### Data excerpts

## START

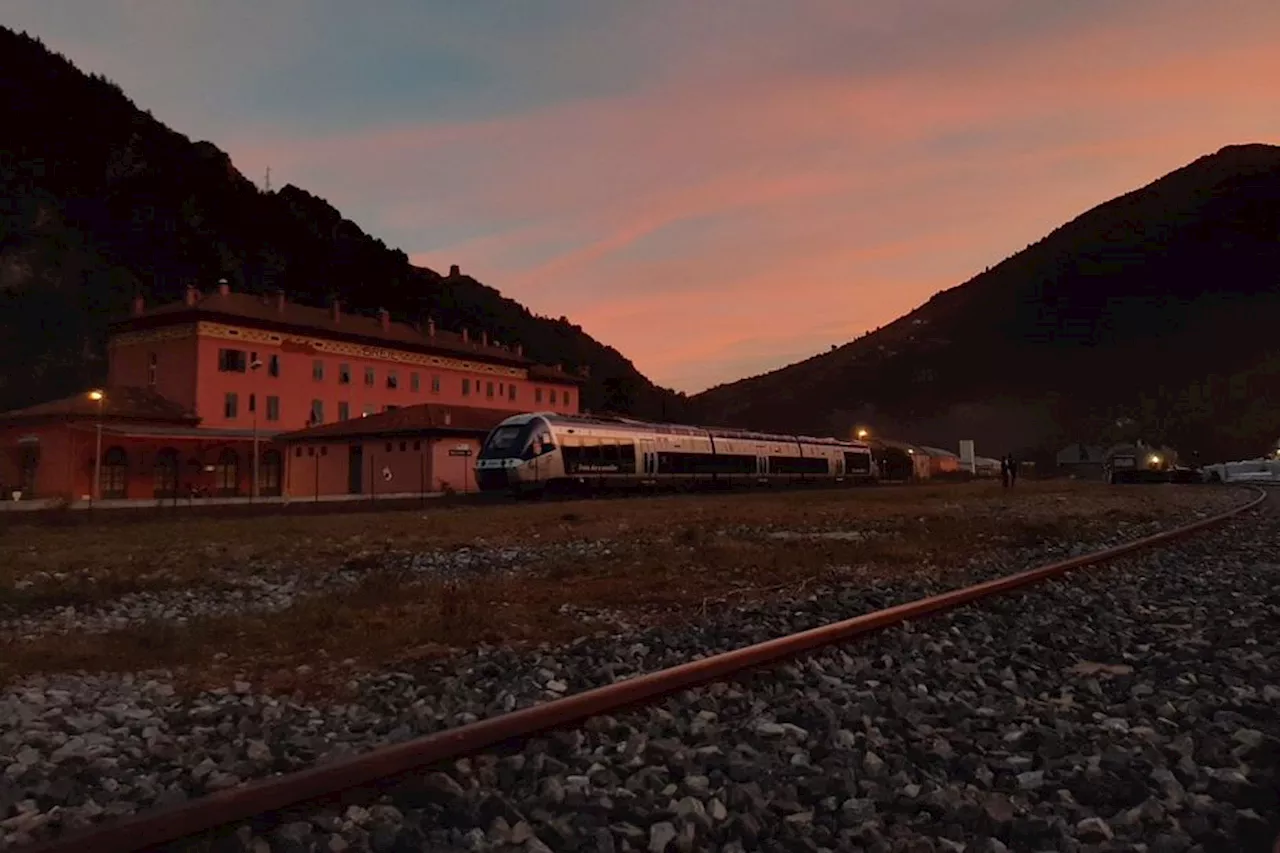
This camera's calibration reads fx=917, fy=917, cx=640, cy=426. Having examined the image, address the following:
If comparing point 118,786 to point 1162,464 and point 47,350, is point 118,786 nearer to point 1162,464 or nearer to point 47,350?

## END
## START

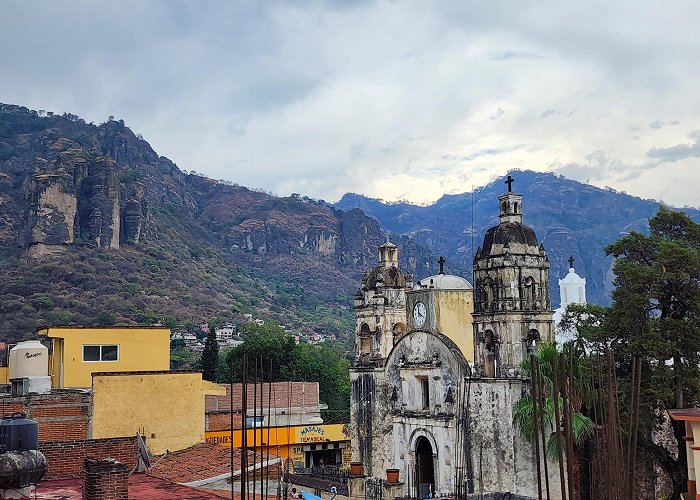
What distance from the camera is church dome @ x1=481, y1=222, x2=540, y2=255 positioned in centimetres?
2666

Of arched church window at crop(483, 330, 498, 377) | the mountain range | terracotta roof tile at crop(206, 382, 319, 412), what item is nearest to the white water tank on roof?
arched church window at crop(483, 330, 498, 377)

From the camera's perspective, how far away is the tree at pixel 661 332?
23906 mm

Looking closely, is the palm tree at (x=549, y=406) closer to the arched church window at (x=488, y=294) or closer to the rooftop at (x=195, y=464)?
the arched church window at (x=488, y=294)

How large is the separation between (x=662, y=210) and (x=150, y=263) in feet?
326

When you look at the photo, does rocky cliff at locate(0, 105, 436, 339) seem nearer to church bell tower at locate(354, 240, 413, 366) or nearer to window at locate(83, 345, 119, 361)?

## END
## START

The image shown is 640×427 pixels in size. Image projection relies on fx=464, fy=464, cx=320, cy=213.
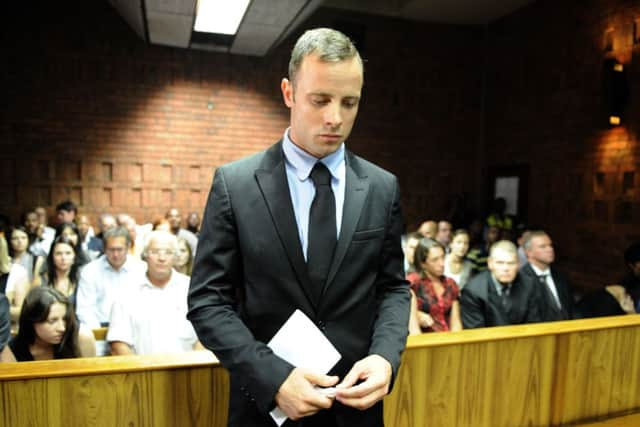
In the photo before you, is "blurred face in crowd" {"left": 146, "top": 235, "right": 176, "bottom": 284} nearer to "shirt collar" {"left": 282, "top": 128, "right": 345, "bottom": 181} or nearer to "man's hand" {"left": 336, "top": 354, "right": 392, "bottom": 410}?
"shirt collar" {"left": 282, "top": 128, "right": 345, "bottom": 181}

## END

### Exercise goal
Copy the entries verbatim, beginning at the line that contains "This camera's calibration" and stopping after the line that contains "If comparing point".

### Response
This camera's calibration reads fx=917, fy=917, cx=640, cy=426. Having examined the image, address the following:
If comparing point 118,786 to point 1162,464 and point 47,350, is point 118,786 nearer to point 1162,464 or nearer to point 47,350?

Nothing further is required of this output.